> **Input for this task**
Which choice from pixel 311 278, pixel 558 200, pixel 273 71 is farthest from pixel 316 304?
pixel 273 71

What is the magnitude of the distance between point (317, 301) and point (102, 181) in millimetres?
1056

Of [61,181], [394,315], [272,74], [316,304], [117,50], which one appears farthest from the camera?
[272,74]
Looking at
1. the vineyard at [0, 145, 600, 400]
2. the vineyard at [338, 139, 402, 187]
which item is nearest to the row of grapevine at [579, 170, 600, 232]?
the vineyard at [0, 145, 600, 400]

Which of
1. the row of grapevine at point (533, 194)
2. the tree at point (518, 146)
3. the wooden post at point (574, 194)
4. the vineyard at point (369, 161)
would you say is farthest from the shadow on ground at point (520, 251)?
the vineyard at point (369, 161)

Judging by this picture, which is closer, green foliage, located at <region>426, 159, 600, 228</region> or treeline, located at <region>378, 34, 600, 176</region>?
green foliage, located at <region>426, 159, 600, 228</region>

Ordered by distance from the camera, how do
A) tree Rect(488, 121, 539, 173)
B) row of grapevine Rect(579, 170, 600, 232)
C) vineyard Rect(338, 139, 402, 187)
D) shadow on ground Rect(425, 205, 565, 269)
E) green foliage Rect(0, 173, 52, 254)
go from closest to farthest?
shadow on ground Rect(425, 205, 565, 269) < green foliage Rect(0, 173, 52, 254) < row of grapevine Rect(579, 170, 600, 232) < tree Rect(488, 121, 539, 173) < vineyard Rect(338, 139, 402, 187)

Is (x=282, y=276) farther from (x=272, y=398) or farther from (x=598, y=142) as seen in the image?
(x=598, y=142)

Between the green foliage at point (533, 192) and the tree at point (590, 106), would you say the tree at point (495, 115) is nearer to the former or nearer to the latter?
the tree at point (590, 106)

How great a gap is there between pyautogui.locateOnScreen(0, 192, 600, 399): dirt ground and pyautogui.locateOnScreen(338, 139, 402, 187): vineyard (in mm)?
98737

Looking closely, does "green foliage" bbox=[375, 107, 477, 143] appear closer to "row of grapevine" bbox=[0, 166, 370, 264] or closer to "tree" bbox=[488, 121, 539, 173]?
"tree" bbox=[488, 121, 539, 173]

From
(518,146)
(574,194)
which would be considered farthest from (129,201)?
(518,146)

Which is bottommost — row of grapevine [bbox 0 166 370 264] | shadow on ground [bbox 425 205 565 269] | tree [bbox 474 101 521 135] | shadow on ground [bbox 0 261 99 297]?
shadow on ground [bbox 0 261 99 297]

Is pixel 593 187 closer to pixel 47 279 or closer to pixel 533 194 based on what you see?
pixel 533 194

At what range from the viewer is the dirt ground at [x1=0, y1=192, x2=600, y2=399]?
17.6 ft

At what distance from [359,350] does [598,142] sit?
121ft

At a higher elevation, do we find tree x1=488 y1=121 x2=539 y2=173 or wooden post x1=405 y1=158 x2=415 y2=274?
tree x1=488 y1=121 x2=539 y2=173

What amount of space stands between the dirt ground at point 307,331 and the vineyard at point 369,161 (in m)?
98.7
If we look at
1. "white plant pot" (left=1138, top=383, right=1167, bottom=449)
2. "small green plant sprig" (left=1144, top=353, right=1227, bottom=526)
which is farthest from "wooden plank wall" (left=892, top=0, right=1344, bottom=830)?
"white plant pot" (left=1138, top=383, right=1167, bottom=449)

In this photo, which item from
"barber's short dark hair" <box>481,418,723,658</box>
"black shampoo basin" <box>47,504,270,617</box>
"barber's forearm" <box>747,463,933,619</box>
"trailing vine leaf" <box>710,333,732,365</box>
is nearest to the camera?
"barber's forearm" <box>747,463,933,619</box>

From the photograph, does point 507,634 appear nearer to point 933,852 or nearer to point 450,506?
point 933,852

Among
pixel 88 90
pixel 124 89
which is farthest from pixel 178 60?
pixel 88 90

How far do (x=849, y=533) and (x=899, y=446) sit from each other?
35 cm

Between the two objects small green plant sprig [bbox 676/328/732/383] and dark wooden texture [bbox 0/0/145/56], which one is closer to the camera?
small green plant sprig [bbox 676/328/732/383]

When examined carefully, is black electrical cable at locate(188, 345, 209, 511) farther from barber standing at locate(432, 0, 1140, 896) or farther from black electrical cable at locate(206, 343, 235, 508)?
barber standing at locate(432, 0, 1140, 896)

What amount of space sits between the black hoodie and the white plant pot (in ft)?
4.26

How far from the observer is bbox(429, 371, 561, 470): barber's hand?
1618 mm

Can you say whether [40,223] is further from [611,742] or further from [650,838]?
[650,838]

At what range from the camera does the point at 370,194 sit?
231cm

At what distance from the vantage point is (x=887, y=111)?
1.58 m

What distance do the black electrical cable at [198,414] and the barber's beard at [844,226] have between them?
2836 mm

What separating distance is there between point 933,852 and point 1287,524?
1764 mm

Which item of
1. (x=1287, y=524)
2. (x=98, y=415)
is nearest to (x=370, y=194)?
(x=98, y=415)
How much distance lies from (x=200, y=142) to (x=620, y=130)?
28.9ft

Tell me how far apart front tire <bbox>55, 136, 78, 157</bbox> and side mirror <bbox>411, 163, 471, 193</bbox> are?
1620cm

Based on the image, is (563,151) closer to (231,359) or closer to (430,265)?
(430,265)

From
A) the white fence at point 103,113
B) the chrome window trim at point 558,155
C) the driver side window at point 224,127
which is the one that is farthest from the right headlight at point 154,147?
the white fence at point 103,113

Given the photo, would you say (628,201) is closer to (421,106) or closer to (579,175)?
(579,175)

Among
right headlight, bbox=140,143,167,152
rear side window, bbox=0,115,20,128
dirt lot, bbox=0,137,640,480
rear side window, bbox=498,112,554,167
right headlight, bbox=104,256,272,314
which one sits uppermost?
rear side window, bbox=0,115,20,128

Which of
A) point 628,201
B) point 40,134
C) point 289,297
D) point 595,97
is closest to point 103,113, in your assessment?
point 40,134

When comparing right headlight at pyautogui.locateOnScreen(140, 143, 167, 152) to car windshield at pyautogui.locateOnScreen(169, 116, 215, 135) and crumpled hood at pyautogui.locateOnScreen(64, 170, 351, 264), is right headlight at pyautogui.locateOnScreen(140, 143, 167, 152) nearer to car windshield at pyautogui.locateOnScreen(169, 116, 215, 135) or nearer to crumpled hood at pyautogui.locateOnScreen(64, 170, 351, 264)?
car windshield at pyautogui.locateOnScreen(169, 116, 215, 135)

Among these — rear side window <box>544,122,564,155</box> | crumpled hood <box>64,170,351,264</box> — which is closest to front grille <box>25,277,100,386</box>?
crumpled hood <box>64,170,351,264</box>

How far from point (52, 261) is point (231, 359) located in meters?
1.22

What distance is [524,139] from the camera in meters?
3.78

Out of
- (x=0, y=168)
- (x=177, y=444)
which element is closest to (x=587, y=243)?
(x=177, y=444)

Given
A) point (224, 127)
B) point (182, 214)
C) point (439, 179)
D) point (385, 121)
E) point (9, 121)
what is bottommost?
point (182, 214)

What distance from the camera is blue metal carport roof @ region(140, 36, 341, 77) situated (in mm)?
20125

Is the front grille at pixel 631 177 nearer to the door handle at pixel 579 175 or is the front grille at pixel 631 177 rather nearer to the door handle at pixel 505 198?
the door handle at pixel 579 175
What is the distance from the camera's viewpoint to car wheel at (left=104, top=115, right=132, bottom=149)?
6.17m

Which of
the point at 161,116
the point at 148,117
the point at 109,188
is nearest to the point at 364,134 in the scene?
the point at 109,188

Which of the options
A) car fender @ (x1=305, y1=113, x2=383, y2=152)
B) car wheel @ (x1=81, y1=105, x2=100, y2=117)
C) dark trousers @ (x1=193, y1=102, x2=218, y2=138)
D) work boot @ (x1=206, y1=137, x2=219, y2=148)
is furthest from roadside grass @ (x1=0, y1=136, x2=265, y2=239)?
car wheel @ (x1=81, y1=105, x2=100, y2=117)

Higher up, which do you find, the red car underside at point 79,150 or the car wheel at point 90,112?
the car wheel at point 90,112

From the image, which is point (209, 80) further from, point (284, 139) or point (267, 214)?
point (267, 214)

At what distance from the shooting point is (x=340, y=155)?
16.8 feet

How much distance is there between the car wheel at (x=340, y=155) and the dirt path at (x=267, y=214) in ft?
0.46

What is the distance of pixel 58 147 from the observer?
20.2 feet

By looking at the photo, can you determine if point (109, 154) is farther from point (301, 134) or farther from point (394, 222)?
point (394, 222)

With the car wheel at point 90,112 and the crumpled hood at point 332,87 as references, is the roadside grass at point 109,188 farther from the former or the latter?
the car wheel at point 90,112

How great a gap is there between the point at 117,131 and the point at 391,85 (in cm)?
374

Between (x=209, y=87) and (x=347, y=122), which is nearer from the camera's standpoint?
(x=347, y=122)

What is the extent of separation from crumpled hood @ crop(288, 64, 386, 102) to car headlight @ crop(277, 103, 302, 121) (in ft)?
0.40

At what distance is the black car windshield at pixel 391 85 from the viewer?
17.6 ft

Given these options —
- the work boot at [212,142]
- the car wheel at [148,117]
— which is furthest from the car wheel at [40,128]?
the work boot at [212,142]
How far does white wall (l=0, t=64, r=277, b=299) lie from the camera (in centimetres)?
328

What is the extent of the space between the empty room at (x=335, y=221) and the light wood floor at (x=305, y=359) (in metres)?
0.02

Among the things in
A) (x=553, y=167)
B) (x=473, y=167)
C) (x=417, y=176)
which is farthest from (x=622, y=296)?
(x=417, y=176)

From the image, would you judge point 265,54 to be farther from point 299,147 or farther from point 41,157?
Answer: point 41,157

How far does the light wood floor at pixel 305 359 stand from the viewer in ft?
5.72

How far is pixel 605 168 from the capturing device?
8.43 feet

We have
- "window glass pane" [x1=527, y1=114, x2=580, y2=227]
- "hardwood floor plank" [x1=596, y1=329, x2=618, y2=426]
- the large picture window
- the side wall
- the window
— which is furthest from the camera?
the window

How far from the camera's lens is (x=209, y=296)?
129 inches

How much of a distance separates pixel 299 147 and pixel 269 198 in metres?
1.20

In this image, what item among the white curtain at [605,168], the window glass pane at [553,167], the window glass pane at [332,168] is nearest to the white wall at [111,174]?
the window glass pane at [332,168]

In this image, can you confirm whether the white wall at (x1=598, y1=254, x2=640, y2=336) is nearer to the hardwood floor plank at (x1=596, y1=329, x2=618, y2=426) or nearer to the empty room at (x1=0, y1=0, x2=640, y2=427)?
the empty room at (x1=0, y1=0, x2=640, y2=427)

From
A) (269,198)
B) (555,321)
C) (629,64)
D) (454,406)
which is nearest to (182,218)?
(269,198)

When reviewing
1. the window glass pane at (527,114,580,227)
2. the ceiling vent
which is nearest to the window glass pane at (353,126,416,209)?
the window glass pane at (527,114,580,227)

> **What this task involves**
From the line holding "In this image, what" to the last line of the records, quote each line exactly and add nothing.

> **Correct output**
In this image, what item among the white curtain at [605,168], the window glass pane at [553,167], the window glass pane at [332,168] is nearest to the white wall at [111,174]?
the window glass pane at [332,168]

In this image, can you confirm whether the white wall at (x1=598, y1=254, x2=640, y2=336) is nearer to the hardwood floor plank at (x1=596, y1=329, x2=618, y2=426) or nearer to the empty room at (x1=0, y1=0, x2=640, y2=427)?
the empty room at (x1=0, y1=0, x2=640, y2=427)

From
A) (269,198)
B) (555,321)
C) (629,64)
D) (454,406)
which is nearest to (182,218)?
(269,198)

When reviewing
1. the window glass pane at (527,114,580,227)
2. the ceiling vent
which is nearest to the window glass pane at (353,126,416,209)?
the window glass pane at (527,114,580,227)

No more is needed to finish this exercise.